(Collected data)

-.-.-

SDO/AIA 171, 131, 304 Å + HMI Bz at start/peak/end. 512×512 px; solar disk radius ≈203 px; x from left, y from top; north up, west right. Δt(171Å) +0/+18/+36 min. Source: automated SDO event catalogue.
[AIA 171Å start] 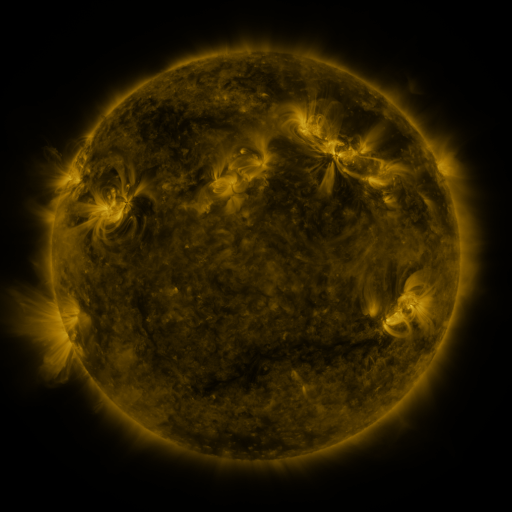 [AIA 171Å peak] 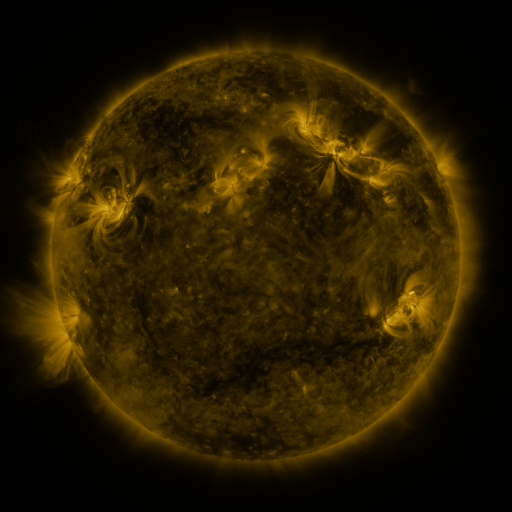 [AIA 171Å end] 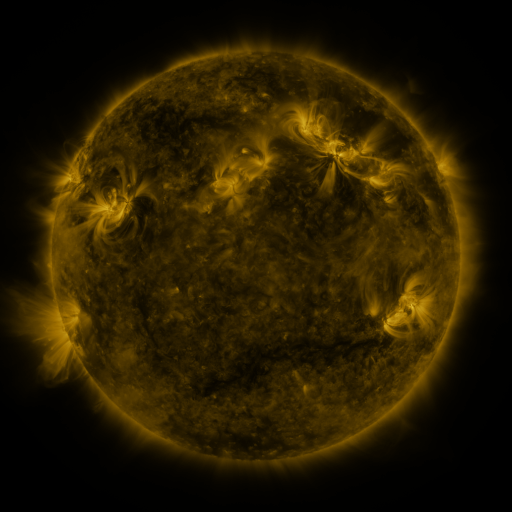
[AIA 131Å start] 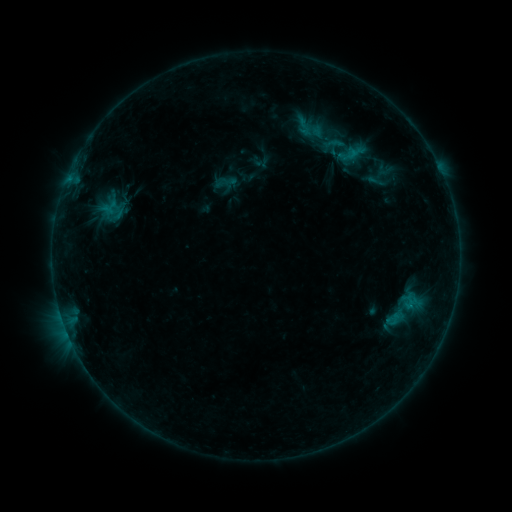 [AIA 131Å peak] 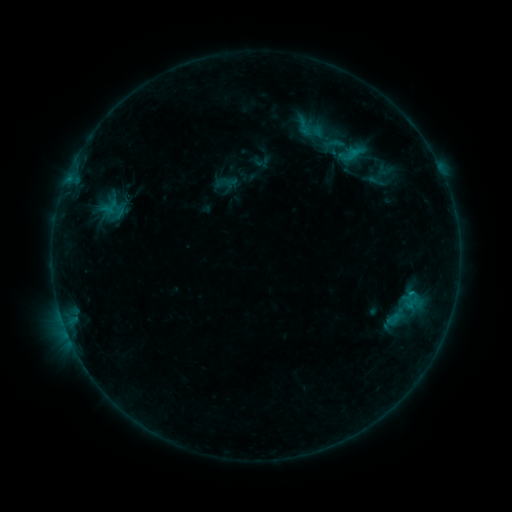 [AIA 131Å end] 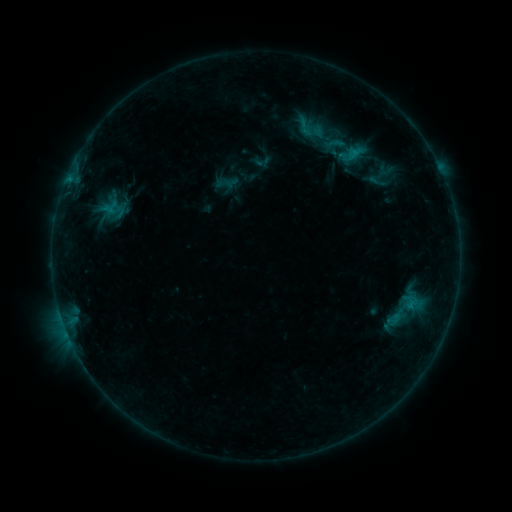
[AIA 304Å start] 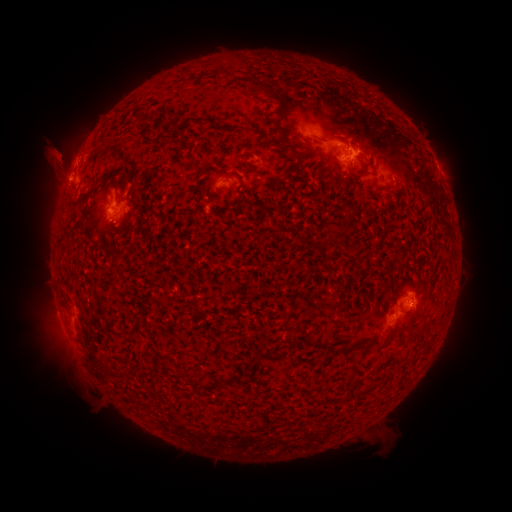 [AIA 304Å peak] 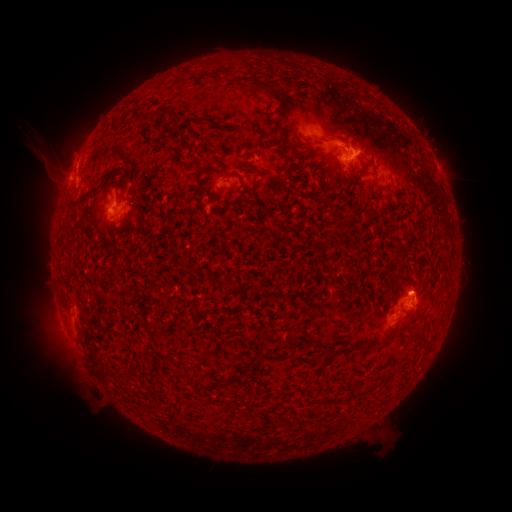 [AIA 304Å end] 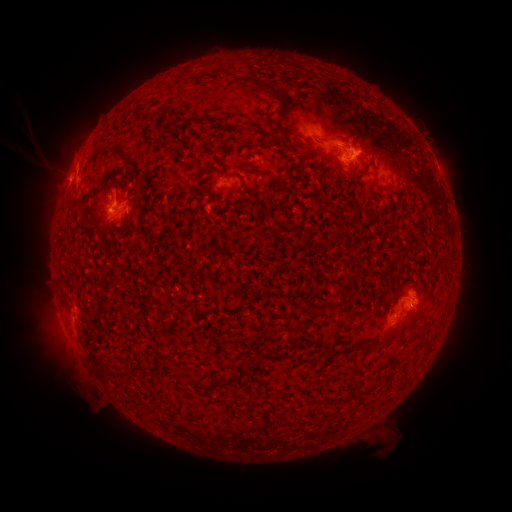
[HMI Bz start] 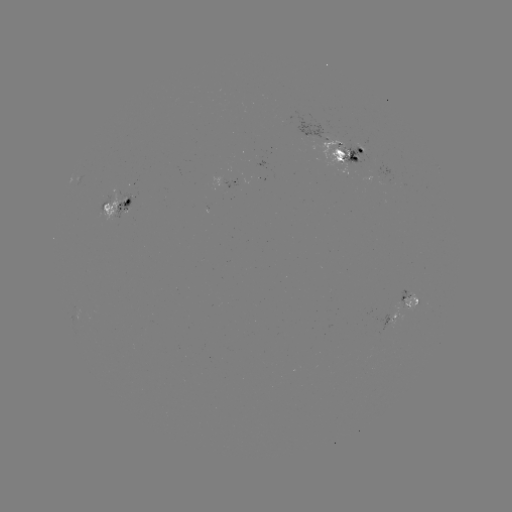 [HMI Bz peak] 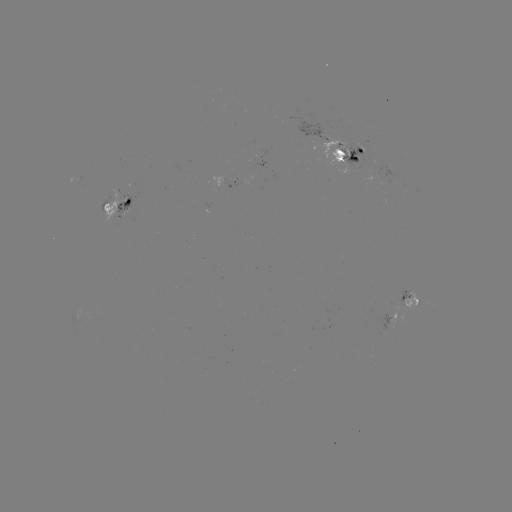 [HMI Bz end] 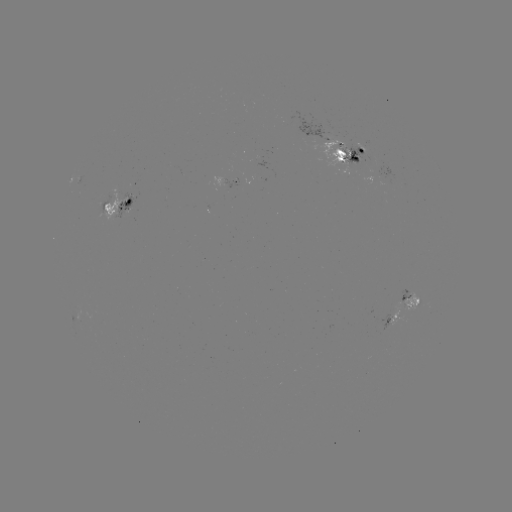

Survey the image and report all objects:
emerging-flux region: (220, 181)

-.-.-

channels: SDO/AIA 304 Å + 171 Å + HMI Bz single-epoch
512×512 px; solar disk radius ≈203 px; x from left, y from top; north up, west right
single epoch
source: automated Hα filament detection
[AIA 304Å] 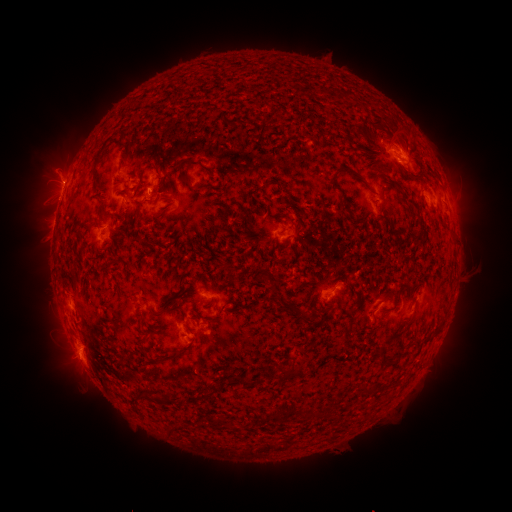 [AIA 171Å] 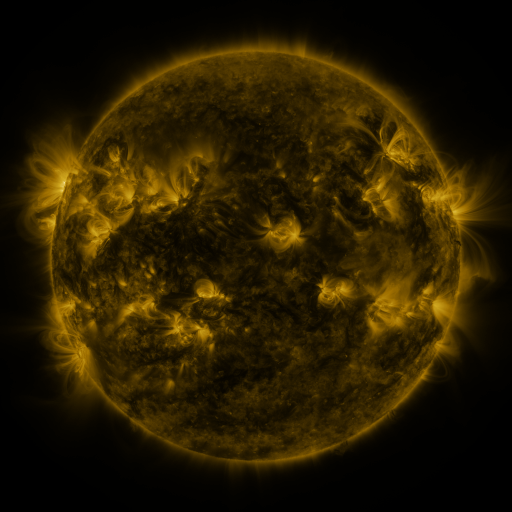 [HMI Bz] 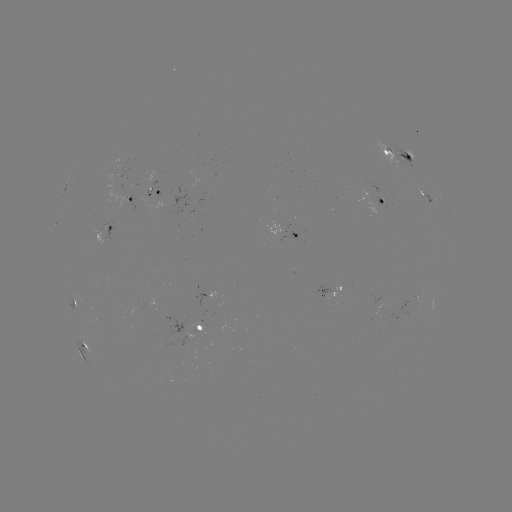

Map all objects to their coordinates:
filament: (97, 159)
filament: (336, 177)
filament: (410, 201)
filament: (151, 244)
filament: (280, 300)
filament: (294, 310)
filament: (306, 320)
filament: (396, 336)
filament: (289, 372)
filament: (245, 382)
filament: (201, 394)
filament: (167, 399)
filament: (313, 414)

-.-.-

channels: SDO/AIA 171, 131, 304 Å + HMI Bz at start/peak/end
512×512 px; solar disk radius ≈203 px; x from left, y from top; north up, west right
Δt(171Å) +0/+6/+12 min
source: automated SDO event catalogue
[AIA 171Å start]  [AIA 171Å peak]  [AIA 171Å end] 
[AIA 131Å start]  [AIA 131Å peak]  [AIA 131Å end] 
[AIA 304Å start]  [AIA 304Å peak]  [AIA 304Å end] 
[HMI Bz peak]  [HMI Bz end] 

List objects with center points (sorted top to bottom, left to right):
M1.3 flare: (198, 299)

-.-.-

● **Work task**
The lines above that hold the word "single" are the ones to copy.

● **Solution for this exercise**
channels: SDO/AIA 304 Å + 171 Å + HMI Bz single-epoch
single epoch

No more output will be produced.